Reliance Industries Ltd. unveiled details of its plan to spin off its holdings in its telecommunications, energy and finance affiliates, and said it intends to spend $5.7 billion to double capacity at one of its refineries.

India's largest private-sector company said it would give its investors shares in each of the separate businesses as it moves toward breaking up the Reliance Group between Reliance Chairman Mukesh Ambani and his younger brother Anil. After a six-month public battle over control of the $23 billion empire they inherited when their father died three years ago, the Ambani brothers decided in June to divide control of the group companies. They decided that Mukesh Ambani would control the flagship company Reliance Industries as well as Indian Petrochemicals Corp., while Anil Ambani would head the group's new businesses in energy, telecommunications and finance.

In the first public step to untangle the cross shareholdings among the more than 400 group companies, Anil Ambani said all Reliance Industries shareholders would get shares in the companies in his part of the divided empire.
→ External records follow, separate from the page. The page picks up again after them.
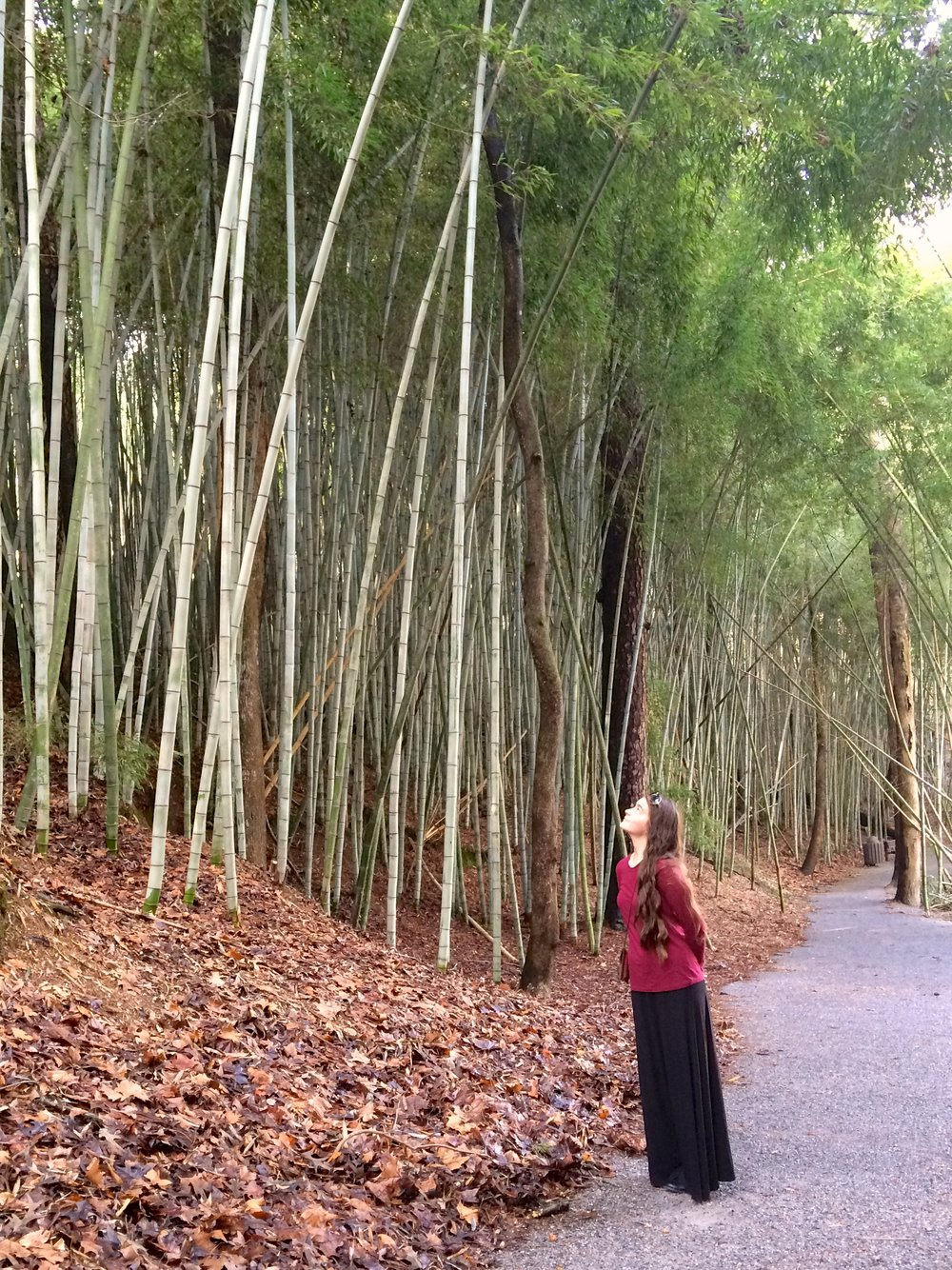 bamboo-forest-1.jpg
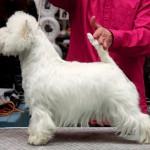 Perfil de Imagine Demerino, en la Exposición nacional Canina de Valladolid 2013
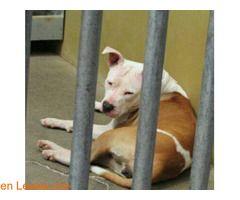 Jaula 39 ℹ   Albergue Insular de animales de GC en Bañaderos:   Contacto:  609850897 / 928170401   Horario:  L-V: 10:00-12:00 / 16:00-18:30  S-D: 9:00-14:00   #Adopción  Contacto y Info: Pulsar la foto o aquí: https://leales.org/animales-en-adopcion/perros-en-adopcion/jaula-39_i3694    Acerca de esta publicación:   Esta publicación NO ha sido creada por Leales.org y NO somos responsables de su contenido.  Ha sido publicada gratuitamente por un usuario en la multiplataforma Leales.org y…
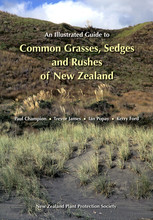 Homepage common grasses sedges rushes of nz 14 1024x1024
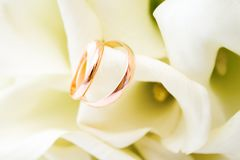 love, family, celebration, ceremony concept -wedding symbols two golden rings with callas white flowers royalty free stock photo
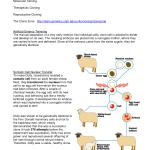Cloning Fact Sheet , 7 Learn Genetics Cloning In Genetics Category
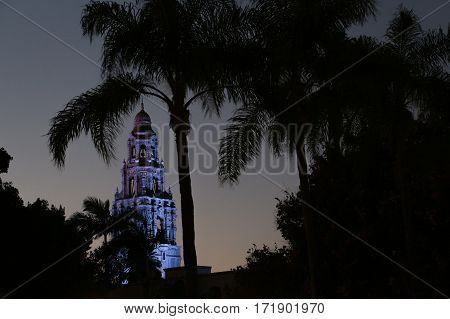 Iconic California Tower in Balboa Park, San Diego, illuminated with purple light at night viewed through palms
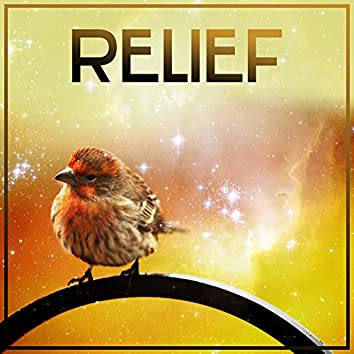 Relief – Nature Sounds for Relaxation, Deep Sleep, Stress Free, Healing Water, Relaxing Waves, Sounds of Sea, Rest, Peaceful Mind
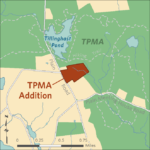 A 28 ACRE tract of land near Tillinghast Pond in West Greenwich has been purchased by The Nature Conservancy. The acquisition was funded by the DEM and the U.S. Fish and Wildlife Service. / COURTESY R.I. DEPARTMENT OF ENVIRONMENTAL MANAGEMENT
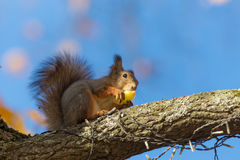 Squirrel eating an apple Royalty Free Stock Photography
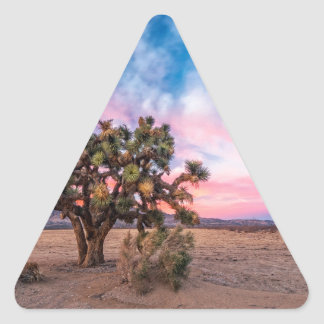 Sunset at Mojave Triangle Stickers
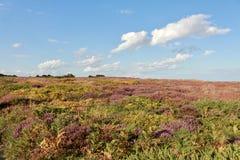 Sträuche und Heide auf Dunwich-Heide Stockfotos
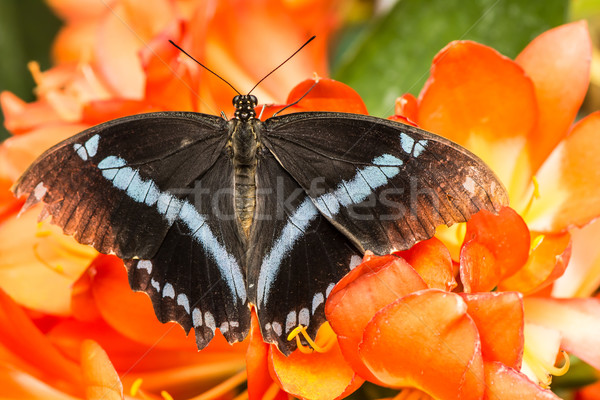 Swallowtail Butterfly Stock photo © manfredxy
For every 100 Reliance Industries shares held, investors will receive seven shares in Reliance Energy Ltd. and five shares in Reliance Capital Ltd., both of which are listed. For every 100 shares held, investors also will receive 100 shares in Reliance Communication Ventures, a company that will be created to manage all of the Reliance group's telecommunications investments, including leading Indian cell phone company Reliance Infocomm Ltd. and international network Flag Telecom Holdings Ltd.

Reliance Industries holds 43 percent in unlisted Reliance Infocomm, 47 percent in Reliance Energy and 45 percent in Reliance Capital. Anil Ambani said the new telecommunications holding company will have a debt-to-equity ratio of 0.4 to 1, and he plans to list it before April.

"The restructuring as I had publicly advocated was accepted [by the Reliance board] and I personally believe it will unlock shareholder value," he said.

Shares of Reliance Industry, India's largest private-sector company by sales and market value, fell 3.8 percent, to $16.39, yesterday.

Analysts and investors said the spinoff ratios seemed fair and should benefit investors now that the high-growth, high-value telecommunications business will be unbundled from the group's petrochemical and refining businesses.

"By virtue of being a Reliance Industries shareholder, you are now able to get the value of these [other] companies," said Dhiraj Sachdev, portfolio manager at ASK Raymond James Securities (India) Pvt. Ltd. in Bombay. "The sum of the parts is greater than the whole."

Mukesh Ambani will head Reliance Industries and Indian Petrochemicals.

Younger brother Anil Ambani gets energy, telecommunications and finance businesses.